- Born: 1929 (age 96–97) Old Delhi, India
- Occupations: Art collector, patron and philanthropist
- Awards: Padma Shri in 2013

= O. P. Jain =

Indian art collector (born 1929)

Om Prakash Jain (born 1929) is an Indian art collector, patron and philanthropist. He is the Founder-President of the Sanskriti Pratishthan (Sankriti Foundation), established in 1979, which runs the Sanskriti Kendra Museums at Anandagram, Delhi.

He has remained the convenor of the Indian National Trust for Art and Cultural Heritage (INTACH) for 15 years. He has been a promoter of Neemrana Fort Palace Hotels.

==Biography==
Jain was born and brought up in a business family in Old Delhi, where his family has an office at Chawri Bazar. Without much formal education, he joined the family paper-trading business at an early age. It was a chance meeting with writer Mulk Raj Anand, in the 1970s, that inspired him to work for art and cultural heritage conservation.

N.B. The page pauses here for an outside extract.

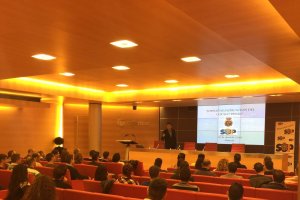 Jornadas organizadas por el SUP.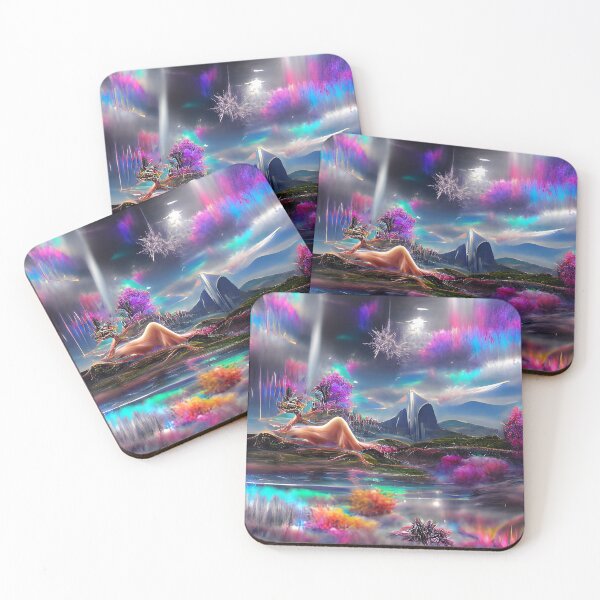 Item preview, Scenic fantasy designed and sold by The Retrofits.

He spent many years collecting everyday functional objects, like kitchen and household items, made by artisans. In 1984, he set up a small museum with his private collection at the basement of his Kinari Bazaar house in Chandni Chowk area. 10 years later, the collection shifted to the Sanskriti Museum of Everyday Art, at Anandagram – an artist village, he established on the outskirts of Delhi.

Subsequently, the Museum of Terracotta Art and Textile were also established.

==Honours==
He was awarded the Padma Shri by Government of India, in 2003, for his contribution to the Arts.